Kapitel 149

"No hace falta."

Chi Bi Lie estaba de pie en la entrada del patio y de repente extendió una palma de la mano, presionando la puerta.

¡¡Retumbar!!

Se oyó un ruido fuerte.

En el instante en que la palma de Chibi Lie tocó la puerta, esta se hizo añicos. Los muros a ambos lados de la puerta temblaron y luego se derrumbaron, estrellándose contra el suelo y sacudiendo la tierra, levantando una espesa nube de polvo.
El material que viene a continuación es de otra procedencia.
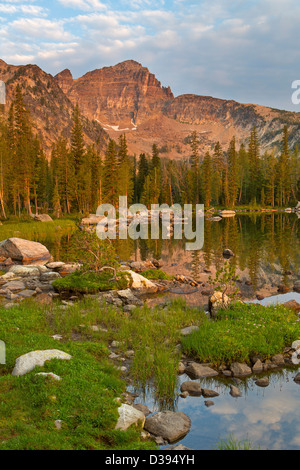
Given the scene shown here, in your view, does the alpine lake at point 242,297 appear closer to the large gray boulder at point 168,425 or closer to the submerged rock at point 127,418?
the large gray boulder at point 168,425

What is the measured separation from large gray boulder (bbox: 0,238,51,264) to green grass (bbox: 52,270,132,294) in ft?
33.9

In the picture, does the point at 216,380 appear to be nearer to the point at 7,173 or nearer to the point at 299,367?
the point at 299,367

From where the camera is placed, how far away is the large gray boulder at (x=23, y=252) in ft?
87.3

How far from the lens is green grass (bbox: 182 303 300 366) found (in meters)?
9.38

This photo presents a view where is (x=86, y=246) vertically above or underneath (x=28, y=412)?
above

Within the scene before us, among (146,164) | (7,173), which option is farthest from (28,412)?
(146,164)

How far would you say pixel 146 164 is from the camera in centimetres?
11125

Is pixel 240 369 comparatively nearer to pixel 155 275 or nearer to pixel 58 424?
pixel 58 424

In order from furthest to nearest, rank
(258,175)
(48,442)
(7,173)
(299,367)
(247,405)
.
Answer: (258,175) < (7,173) < (299,367) < (247,405) < (48,442)

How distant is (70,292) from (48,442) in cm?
1153

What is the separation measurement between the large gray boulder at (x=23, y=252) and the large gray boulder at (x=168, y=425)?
69.7ft

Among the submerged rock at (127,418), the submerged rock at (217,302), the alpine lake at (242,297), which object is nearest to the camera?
the submerged rock at (127,418)

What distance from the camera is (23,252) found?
26.7 metres
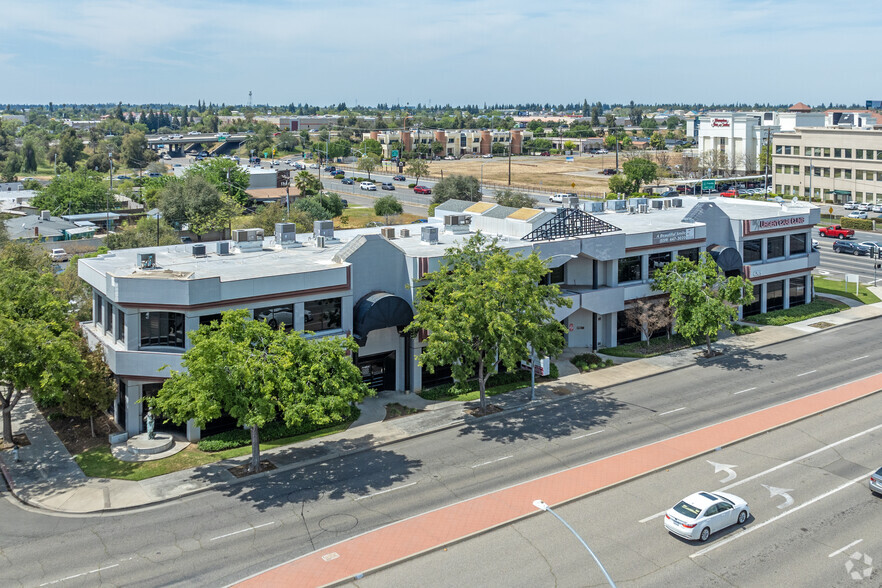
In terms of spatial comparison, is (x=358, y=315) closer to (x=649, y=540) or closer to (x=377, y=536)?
(x=377, y=536)

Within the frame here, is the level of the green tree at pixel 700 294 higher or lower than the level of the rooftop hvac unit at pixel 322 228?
lower

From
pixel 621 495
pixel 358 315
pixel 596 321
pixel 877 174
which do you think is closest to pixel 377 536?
pixel 621 495

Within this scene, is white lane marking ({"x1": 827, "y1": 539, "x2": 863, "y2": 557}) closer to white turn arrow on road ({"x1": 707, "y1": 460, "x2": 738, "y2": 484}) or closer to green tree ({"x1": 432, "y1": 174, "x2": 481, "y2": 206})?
white turn arrow on road ({"x1": 707, "y1": 460, "x2": 738, "y2": 484})

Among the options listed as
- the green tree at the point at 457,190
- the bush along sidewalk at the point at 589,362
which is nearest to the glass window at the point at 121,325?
the bush along sidewalk at the point at 589,362

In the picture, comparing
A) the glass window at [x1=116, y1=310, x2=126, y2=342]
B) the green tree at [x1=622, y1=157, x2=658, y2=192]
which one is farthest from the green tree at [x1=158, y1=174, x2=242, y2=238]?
the green tree at [x1=622, y1=157, x2=658, y2=192]

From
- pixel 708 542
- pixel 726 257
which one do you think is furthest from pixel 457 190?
pixel 708 542

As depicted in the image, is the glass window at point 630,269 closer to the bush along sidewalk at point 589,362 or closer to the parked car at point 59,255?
the bush along sidewalk at point 589,362
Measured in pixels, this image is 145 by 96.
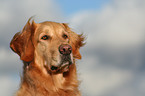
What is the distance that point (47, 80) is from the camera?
767cm

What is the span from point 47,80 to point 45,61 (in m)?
0.60

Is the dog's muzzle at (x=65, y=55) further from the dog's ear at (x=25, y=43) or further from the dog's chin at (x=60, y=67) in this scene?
the dog's ear at (x=25, y=43)

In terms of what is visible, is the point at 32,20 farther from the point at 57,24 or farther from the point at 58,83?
the point at 58,83

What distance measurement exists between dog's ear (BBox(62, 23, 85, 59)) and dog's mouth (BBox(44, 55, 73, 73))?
1.23 meters

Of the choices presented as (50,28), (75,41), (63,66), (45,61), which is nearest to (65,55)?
(63,66)

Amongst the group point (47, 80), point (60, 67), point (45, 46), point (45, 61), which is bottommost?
point (47, 80)

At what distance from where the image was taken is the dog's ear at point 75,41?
880 cm

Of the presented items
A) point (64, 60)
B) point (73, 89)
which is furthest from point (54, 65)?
point (73, 89)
"Maestro, ¿por qué no me lo dijo antes?"

Xueying se tapó la nariz y retrocedió dos pasos, muy disgustado con el comportamiento de su amo.

"¿Un terremoto?"

Liu Bowen, que se encontraba en su estudio, sintió de repente que toda la habitación temblaba como si estuviera a punto de derrumbarse.

"Salgamos a echar un vistazo."

Li Boyang frunció el ceño, presentiendo que algo andaba mal. Ese tipo de temblor se parecía más a que alguien estuviera demoliendo una casa que a un terremoto.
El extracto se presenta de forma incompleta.